■ Exercise brief
All lines in the data bearing the string "near" should be identified and copied.

# # # # #

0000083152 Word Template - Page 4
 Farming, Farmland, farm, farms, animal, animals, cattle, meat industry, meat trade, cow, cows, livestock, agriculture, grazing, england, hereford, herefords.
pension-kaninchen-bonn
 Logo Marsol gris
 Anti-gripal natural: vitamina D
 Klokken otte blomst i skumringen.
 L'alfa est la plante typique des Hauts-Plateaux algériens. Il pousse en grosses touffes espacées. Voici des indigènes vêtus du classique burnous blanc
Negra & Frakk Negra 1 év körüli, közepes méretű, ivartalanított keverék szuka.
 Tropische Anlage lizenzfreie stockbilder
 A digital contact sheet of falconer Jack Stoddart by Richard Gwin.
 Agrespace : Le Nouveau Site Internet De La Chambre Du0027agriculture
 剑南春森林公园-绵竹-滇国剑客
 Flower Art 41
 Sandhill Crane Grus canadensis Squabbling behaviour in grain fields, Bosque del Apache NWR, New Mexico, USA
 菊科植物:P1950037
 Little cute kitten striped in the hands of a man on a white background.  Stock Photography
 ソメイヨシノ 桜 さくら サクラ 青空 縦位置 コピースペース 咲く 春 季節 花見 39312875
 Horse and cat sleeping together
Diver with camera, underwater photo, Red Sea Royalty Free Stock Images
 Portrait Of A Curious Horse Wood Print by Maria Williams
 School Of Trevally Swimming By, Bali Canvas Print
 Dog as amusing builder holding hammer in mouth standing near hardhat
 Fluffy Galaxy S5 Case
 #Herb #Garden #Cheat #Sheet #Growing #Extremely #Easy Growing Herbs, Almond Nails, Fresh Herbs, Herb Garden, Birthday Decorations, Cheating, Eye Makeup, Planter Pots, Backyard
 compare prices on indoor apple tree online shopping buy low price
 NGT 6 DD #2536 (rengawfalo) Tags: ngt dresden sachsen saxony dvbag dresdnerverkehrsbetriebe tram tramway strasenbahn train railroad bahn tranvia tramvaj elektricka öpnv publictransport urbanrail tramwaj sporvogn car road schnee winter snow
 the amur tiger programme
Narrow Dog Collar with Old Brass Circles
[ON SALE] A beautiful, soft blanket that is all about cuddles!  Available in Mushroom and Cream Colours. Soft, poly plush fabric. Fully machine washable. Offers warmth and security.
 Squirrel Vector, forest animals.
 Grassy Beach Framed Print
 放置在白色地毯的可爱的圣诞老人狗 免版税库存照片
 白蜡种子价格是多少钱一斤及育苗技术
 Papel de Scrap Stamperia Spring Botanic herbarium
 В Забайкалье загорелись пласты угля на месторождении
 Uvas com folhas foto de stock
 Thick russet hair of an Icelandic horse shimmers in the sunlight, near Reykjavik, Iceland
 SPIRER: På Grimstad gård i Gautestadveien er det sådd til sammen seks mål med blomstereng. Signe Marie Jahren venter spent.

# # # # #

■ Expected output
 Dog as amusing builder holding hammer in mouth standing near hardhat
 Thick russet hair of an Icelandic horse shimmers in the sunlight, near Reykjavik, Iceland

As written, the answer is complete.